Ni les acteurs du secteur pétrolier ni l’État haïtien ne bénéficient de la hausse des prix du carburant, affirme un spécialiste du domaine. Renan Paul, qui compte plus de 30 ans d’expérience dans la distribution des hydrocarbures, indique que les ventes chutent fortement à chaque augmentation significative des prix à la pompe.
De ce fait, les importateurs, les distributeurs ainsi que l’État enregistrent une baisse de leurs marges.
Les trois principaux acteurs du secteur sont ainsi pénalisés, les consommateurs adaptant leur comportement face à la hausse des prix.
Au cours des cinq dernières années, la consommation de carburant a chuté de plus d’un tiers. Avant 2022, les distributeurs écoulaient plus de 21 000 barils de produits pétroliers par mois, selon M. Paul.

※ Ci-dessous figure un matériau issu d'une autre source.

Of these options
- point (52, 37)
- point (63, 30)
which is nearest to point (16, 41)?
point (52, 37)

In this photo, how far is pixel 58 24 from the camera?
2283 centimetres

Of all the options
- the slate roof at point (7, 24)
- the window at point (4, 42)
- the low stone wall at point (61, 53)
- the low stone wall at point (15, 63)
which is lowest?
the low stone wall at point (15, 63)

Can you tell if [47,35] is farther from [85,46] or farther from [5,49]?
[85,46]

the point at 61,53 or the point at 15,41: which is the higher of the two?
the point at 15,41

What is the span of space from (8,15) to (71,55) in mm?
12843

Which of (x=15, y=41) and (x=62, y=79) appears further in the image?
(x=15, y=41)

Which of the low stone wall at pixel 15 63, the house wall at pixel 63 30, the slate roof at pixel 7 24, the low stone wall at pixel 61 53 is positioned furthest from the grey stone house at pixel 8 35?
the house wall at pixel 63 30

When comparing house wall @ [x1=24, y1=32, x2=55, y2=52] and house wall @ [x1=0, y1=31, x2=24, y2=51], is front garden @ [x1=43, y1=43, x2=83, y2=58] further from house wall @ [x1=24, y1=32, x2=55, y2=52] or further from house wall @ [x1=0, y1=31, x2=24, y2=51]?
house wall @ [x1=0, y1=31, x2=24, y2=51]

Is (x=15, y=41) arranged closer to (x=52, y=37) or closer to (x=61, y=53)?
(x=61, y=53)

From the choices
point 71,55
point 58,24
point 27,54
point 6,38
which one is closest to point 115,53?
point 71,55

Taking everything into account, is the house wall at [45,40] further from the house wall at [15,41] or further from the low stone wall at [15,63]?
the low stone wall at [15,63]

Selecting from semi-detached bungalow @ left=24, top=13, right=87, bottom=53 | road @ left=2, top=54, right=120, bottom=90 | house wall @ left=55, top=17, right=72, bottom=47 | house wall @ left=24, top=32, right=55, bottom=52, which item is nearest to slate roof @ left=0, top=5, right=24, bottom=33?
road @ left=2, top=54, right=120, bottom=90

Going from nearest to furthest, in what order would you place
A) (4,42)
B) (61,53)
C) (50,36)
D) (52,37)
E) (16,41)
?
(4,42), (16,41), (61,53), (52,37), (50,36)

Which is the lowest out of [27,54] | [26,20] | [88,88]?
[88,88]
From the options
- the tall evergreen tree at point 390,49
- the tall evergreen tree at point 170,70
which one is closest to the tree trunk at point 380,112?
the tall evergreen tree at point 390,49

Dans un contexte économique difficile, les ménages et les automobilistes réduisent leur consommation afin de boucler leurs fins de mois.
Le spécialiste appelle par ailleurs les autorités haïtiennes à plus de transparence dans la gestion du secteur. Il s’interroge sur l’absence de baisse des prix au cours des trois dernières années, alors que le baril de pétrole était tombé à moins de 80 dollars.
Il souligne également que, durant cette période, le taux de change de la gourde par rapport au dollar était relativement stable, autour de 130 gourdes.
Les distributeurs en première ligne
Outre les consommateurs, les distributeurs figurent parmi les principales victimes de la hausse des prix. Les stations-service sont particulièrement touchées en raison de coûts de fonctionnement élevés.
Dans un contexte d’insécurité, elles doivent assurer une présence permanente d’agents de sécurité, tandis que les coûts de l’énergie ont fortement augmenté.
Selon M. Paul, une station doit vendre plus de 40 000 gallons de carburant par mois pour éviter les pertes. Malgré une marge de plus de 30 gourdes par gallon, l’équilibre financier reste difficile à atteindre.
De nombreuses stations ont fait faillite depuis la crise du carburant de 2021. Les opérateurs du secteur espèrent une amélioration de la situation sécuritaire et économique, qui continue de peser sur leurs activités.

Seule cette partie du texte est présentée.